Urban Renewal for Central Bend? | The Source Weekly - Bend, Oregon

Urban Renewal for Central Bend?

A movement toward tax increment financing and an urban renewal area to help grow the city's central district

Urban Renewal for Central Bend?
Chris Miller
Hawthorne Avenue is one of the proposed routes to connect pedestrians and cyclists with the BCD and downtown.

According to Portland State University's Population Resource Center, Bend's population is predicted to be over 130,000 by 2035, and nearly 200,000 by the year 2065. In a town that's roughly 33 square miles, the challenge is already apparent these days:
where to house all the people?

Expanding the Urban Growth Boundary—approved by the Oregon Department of Land Conservation and Development in December 2016, then unanimously approved by Bend's City Council and the Board of Deschutes County Commissioners—is one solution. In addition to growing the city at its undeveloped borders, another part of that solution involves adding infill within parts of Bend that have low population densities—such as the 206-acre Bend Central District, bordered by Revere Avenue to the north, the train tracks to the south and west and Fourth Street to the east.

Councilor Nathan Boddie quipped during the March 21 City Council meeting the population density of the BCD is roughly one person per acre now.

"So, I mean, lower than farm land in the Dakotas or something—so there's some room in the middle of town to put people," Boddie said.

Brian Rankin, the City of Bend's planning manager, said during that meeting—channeling ex-mayor Jim Clinton—that you could technically assume that the whole 20-year land supply could be made up in the core of Bend, if the policy direction from the council at the time were to say, "Yeah, that's what we want."

According to Central Oregon LandWatch, many barriers within the BCD discourage new investments in housing and infrastructure—and serve as a block between the east and west sides of Bend. Crossing Third Street, the railroad tracks and the Bend Parkway are challenging for families, customers and businesses, according to COLW. And then there's the dank Franklin Avenue crossing where cyclists choose between the tunnel or battling cars through a narrow underpass.

Urban Renewal for Central Bend?
# # # # # # #
▶ _WRITTEN REQUEST A_
Say whether each statement below agrees with the article on urban renewal for central Bend: (i) the Bend Central District covers 206 acres, (ii) Brian Rankin is the mayor of Bend, (iii) Bend is roughly 33 square miles in size. Answer yes or no for each, quoting the deciding words of the article.
# # # # # # #
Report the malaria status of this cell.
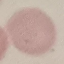

It is uninfected.

{
  "image_type": "cell patch, automatically extracted from a larger field of view and resized to 64 × 64 pixels",
  "stain": "Giemsa",
  "capture": "smartphone through the microscope eyepiece",
  "preparation": "thin smear"
}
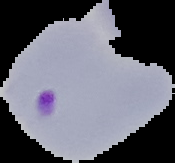 From a thin blood film. Image is 175×163 pixels. The area outside the segmented cell region is set to black. Result: malaria parasites identified.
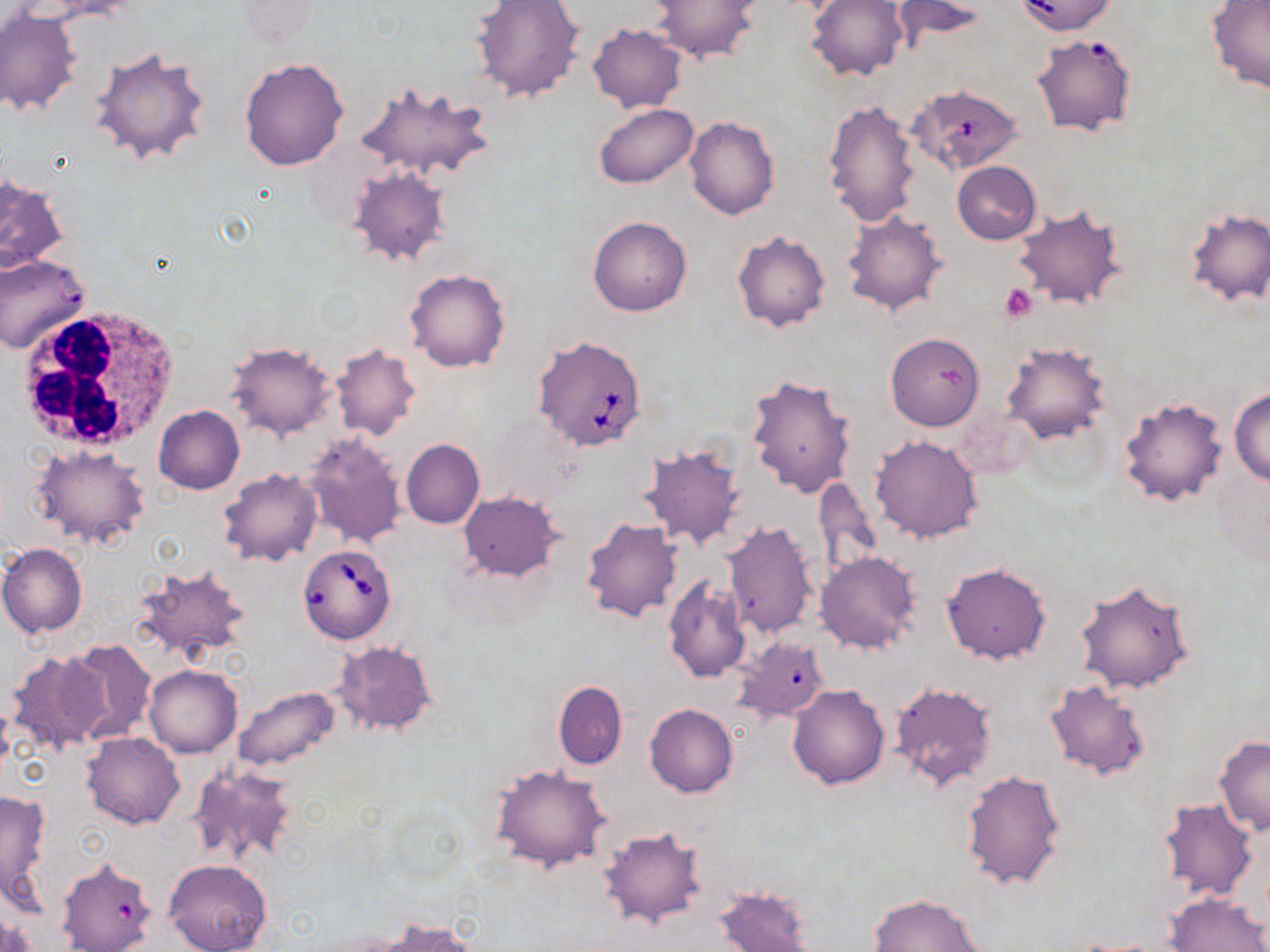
# # # # # # #
▶ _WRITTEN REQUEST B_
Return word for word the part of the records that opens with the line containing "It is uninfected." and runs through the end of the records, both ends included. Leave the pictures out of your answer.

▶ _EXPECTED ANSWER A_
(i) Yes: "the 206-acre Bend Central District"
(ii) No: "Brian Rankin, the City of Bend's planning manager"
(iii) Yes: "In a town that's roughly 33 square miles"

▶ _EXPECTED ANSWER B_
It is uninfected.

{
  "image_type": "cell patch, automatically extracted from a larger field of view and resized to 64 × 64 pixels",
  "stain": "Giemsa",
  "capture": "smartphone through the microscope eyepiece",
  "preparation": "thin smear"
}
 From a thin blood film. Image is 175×163 pixels. The area outside the segmented cell region is set to black. Result: malaria parasites identified.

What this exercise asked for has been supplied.